You have a description of a reservoir fluid and lots of associated data. This might include a breakdown of the fluid into its components, probably through gas chromatograph or similar, laboratory tests e.g., CVD, CCE for gases, assays on oil / condensate with details on paraffin, napthene and aromatic content for the C7+ fraction, perhaps some isotope analysis to help with source determination. You probably have samples, recombination or downhole (or both). You basically have a lot of data. Could you train a neural net to predict a general fluid category from that wealth of data? Absolutely. It would probably be trivial too as there are some pretty obvious input variables that you could apply to any standard data analysis approach. You don't really need an "A.I." approach.
Let me propose a different tact. The next step for many reservoir engineers once you've got this data is fluid characterisation. Let's build an equation of state that allows us to predict fluid properties at a wide range of temperature and pressure, from reservoir conditions through to surface conditions. Despite over a century of active research into EOS, across many industries (not just oil and gas) there still remains no single definitive solution. Tuning of EOS to match lab results is frequently required for reservoir simulation -- tuning mileage for facilities process engineers may vary. The late Mr. Baxendale used to say that the "pots and pans folk" don't know anything about tuning. Perhaps an "A.I." EOS could be trained to predict PVT properties for any arbitrary composition. This would be a huge breakthrough with value that goes well beyond the oil and gas industry.
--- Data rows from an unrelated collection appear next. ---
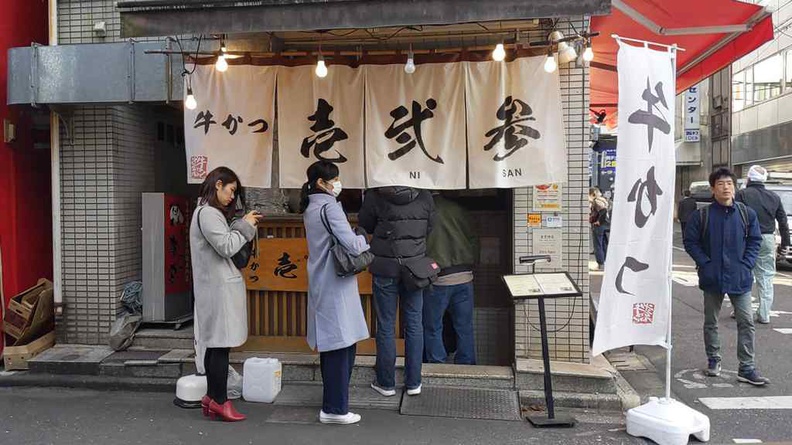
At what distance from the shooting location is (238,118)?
5.96m

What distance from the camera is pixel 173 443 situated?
15.3ft

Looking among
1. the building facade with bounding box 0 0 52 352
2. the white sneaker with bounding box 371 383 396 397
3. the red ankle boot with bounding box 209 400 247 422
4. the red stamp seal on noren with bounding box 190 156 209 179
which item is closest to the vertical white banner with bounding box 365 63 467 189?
the red stamp seal on noren with bounding box 190 156 209 179

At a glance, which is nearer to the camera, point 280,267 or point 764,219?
point 280,267

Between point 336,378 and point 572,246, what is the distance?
2704 millimetres

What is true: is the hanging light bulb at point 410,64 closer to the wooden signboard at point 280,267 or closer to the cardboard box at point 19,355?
the wooden signboard at point 280,267

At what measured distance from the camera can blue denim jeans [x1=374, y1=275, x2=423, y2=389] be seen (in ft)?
Result: 17.8

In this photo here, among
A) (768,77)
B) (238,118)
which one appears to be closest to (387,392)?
(238,118)

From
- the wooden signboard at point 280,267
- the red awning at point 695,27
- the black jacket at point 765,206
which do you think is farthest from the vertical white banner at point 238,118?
the black jacket at point 765,206

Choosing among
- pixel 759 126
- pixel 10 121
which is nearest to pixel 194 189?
pixel 10 121

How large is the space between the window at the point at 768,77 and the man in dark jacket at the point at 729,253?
23980 mm

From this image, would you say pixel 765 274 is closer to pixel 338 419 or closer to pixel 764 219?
pixel 764 219

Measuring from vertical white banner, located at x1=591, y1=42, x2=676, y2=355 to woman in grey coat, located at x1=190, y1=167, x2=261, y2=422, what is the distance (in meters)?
3.00

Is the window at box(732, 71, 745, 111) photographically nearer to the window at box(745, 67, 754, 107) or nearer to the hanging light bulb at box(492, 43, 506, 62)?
the window at box(745, 67, 754, 107)

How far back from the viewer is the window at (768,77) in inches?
998
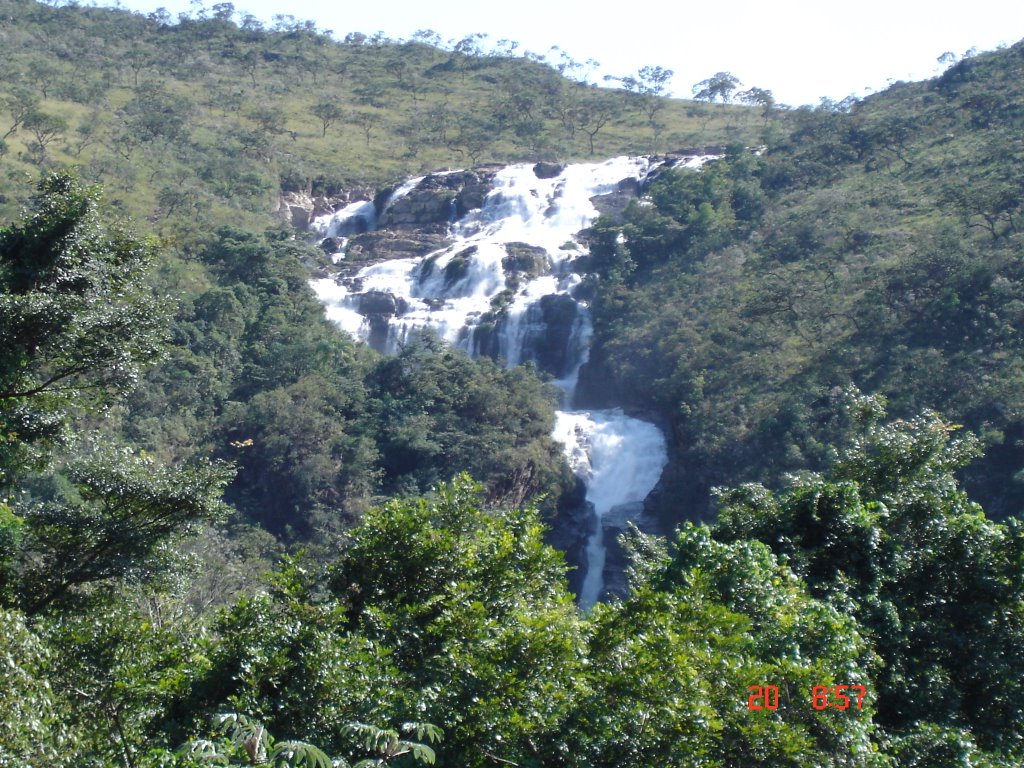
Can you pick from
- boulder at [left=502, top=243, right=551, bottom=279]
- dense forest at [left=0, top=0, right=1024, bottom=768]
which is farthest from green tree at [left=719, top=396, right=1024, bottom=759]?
boulder at [left=502, top=243, right=551, bottom=279]

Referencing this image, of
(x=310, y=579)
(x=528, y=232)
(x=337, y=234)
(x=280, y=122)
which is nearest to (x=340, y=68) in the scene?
(x=280, y=122)

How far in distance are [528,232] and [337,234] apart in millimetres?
11317

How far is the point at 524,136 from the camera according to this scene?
69375 millimetres

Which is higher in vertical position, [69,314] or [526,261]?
[69,314]

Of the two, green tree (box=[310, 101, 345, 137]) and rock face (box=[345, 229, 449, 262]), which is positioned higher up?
green tree (box=[310, 101, 345, 137])

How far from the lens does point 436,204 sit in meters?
55.8

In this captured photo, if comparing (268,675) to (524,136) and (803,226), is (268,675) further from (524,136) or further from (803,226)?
(524,136)

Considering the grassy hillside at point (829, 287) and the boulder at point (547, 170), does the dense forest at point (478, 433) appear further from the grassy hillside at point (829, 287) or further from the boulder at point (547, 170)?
the boulder at point (547, 170)

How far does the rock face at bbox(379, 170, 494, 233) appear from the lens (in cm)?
5538
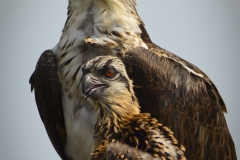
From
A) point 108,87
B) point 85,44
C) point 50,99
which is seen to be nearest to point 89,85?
point 108,87

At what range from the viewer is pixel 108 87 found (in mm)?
9219

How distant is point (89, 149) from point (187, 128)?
4.09 feet

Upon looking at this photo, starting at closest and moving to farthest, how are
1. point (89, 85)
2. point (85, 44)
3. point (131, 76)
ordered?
1. point (89, 85)
2. point (131, 76)
3. point (85, 44)

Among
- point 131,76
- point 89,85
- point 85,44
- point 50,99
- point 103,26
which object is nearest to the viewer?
point 89,85

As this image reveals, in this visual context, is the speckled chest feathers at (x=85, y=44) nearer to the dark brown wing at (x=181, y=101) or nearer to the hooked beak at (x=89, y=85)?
the dark brown wing at (x=181, y=101)

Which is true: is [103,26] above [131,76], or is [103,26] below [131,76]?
above

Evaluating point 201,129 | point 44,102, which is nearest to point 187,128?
point 201,129

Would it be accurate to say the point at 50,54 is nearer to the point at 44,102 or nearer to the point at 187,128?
the point at 44,102

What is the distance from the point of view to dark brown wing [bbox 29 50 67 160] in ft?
35.8

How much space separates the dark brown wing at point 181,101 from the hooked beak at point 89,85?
1.30 m

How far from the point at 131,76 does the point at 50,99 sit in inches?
47.3

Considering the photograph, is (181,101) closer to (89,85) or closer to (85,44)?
(85,44)

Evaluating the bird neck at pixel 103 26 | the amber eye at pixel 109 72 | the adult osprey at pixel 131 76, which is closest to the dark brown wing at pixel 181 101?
the adult osprey at pixel 131 76

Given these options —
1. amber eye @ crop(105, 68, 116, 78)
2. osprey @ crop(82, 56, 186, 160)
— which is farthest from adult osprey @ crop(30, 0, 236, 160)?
amber eye @ crop(105, 68, 116, 78)
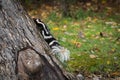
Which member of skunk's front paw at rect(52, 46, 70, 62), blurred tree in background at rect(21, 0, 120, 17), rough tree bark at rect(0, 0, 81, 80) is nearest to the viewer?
rough tree bark at rect(0, 0, 81, 80)

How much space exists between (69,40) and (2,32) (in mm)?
4456

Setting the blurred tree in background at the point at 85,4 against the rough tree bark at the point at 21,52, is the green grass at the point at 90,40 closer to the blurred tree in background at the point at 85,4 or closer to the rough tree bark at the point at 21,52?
the blurred tree in background at the point at 85,4

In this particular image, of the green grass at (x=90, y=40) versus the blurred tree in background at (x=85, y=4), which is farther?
the blurred tree in background at (x=85, y=4)

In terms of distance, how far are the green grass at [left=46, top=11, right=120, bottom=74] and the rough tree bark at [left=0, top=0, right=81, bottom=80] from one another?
6.35 ft

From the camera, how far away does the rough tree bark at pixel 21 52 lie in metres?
3.97

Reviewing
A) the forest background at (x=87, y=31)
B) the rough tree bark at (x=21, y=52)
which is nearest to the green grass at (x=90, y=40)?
the forest background at (x=87, y=31)

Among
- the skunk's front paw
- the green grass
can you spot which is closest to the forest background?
the green grass

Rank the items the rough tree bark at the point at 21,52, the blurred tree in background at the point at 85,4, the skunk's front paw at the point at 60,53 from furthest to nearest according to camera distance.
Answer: the blurred tree in background at the point at 85,4, the skunk's front paw at the point at 60,53, the rough tree bark at the point at 21,52

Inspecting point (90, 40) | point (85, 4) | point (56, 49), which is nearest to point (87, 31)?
point (90, 40)

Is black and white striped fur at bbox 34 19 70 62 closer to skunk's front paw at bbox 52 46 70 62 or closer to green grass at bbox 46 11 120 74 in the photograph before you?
skunk's front paw at bbox 52 46 70 62

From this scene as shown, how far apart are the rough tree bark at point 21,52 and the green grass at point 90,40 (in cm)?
194

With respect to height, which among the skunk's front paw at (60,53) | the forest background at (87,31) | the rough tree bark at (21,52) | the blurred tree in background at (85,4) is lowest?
the blurred tree in background at (85,4)

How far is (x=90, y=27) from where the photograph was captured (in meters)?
9.70

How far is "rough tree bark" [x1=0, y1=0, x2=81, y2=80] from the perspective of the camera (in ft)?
13.0
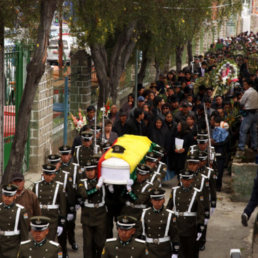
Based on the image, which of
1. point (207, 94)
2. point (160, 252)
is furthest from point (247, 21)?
point (160, 252)

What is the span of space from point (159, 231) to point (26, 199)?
1.78 meters

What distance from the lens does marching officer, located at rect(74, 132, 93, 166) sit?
11.7 meters

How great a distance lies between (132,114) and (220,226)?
352 centimetres

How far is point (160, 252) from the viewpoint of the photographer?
351 inches

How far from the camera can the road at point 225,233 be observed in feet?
36.2

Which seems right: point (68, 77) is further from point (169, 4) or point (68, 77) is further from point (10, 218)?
point (10, 218)

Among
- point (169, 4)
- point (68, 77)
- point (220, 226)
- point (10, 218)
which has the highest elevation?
point (169, 4)

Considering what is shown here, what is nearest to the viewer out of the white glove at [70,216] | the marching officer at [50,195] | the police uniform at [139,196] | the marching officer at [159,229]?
the marching officer at [159,229]

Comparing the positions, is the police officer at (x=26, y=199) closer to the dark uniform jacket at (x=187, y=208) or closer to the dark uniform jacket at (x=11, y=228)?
the dark uniform jacket at (x=11, y=228)

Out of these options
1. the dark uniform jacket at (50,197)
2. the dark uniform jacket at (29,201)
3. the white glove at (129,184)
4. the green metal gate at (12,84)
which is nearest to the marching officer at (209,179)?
the white glove at (129,184)

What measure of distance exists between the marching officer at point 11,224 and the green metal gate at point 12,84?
5241mm

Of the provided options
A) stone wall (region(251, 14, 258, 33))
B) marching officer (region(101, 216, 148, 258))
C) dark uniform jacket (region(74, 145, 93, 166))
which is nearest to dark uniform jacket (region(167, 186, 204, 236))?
marching officer (region(101, 216, 148, 258))

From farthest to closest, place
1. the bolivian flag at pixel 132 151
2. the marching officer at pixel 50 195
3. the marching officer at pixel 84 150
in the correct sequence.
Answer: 1. the marching officer at pixel 84 150
2. the bolivian flag at pixel 132 151
3. the marching officer at pixel 50 195

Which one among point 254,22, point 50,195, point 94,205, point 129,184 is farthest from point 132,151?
point 254,22
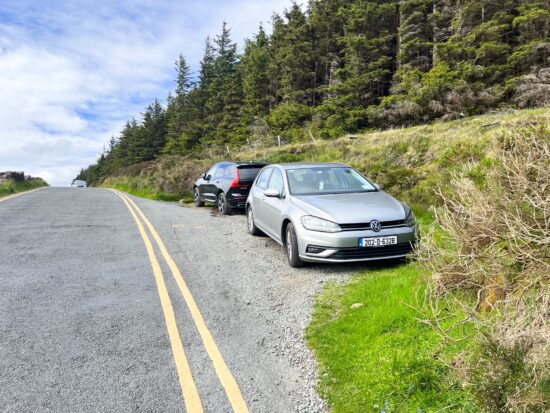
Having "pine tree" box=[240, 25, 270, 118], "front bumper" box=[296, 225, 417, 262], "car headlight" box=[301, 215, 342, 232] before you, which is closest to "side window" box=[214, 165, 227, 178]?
"car headlight" box=[301, 215, 342, 232]

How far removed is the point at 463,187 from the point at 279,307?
2.58 metres

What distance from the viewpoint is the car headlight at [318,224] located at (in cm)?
606

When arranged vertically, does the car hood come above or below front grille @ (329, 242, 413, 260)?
above

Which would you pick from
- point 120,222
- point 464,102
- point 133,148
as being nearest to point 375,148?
point 120,222

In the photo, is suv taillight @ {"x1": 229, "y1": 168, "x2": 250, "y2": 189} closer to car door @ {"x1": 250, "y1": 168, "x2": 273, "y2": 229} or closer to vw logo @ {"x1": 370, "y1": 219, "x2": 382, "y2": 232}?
car door @ {"x1": 250, "y1": 168, "x2": 273, "y2": 229}

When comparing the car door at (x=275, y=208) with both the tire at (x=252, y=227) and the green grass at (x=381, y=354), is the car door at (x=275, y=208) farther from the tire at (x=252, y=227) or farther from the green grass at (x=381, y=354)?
the green grass at (x=381, y=354)

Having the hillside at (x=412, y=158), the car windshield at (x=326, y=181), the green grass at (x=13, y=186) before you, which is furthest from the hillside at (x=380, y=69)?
the car windshield at (x=326, y=181)

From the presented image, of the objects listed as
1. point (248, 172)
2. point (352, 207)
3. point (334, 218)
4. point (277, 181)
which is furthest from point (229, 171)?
point (334, 218)

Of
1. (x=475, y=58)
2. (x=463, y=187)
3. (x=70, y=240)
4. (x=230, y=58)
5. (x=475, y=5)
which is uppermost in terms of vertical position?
(x=230, y=58)

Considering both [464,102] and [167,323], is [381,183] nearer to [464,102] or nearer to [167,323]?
[167,323]

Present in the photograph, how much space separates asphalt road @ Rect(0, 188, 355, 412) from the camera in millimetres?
3383

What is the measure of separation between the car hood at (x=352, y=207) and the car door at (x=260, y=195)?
1.60m

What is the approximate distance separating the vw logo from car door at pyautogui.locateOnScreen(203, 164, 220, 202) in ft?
28.2

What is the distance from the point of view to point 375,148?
16.4 meters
Too hard...? Well, then the next thing you might notice is that a compositional simulator spends most of the computational time in the 'flash'. A flash calculation, when using a cubic EOS, uses a successive substitution process to iterate towards its solution. When you have a simulation model with hundreds of thousands or more cells (thanks Geomodellers) then that is a lot of flash calculations that are needed. So, if you can use "A.I." to speed up the flash calculation by perhaps providing a better initial estimate of vapour-liquid equilibrium, k-values or other similar parts of the flash, then that would be valuable as it would bring full compositional simulations closer to black-oil runtimes.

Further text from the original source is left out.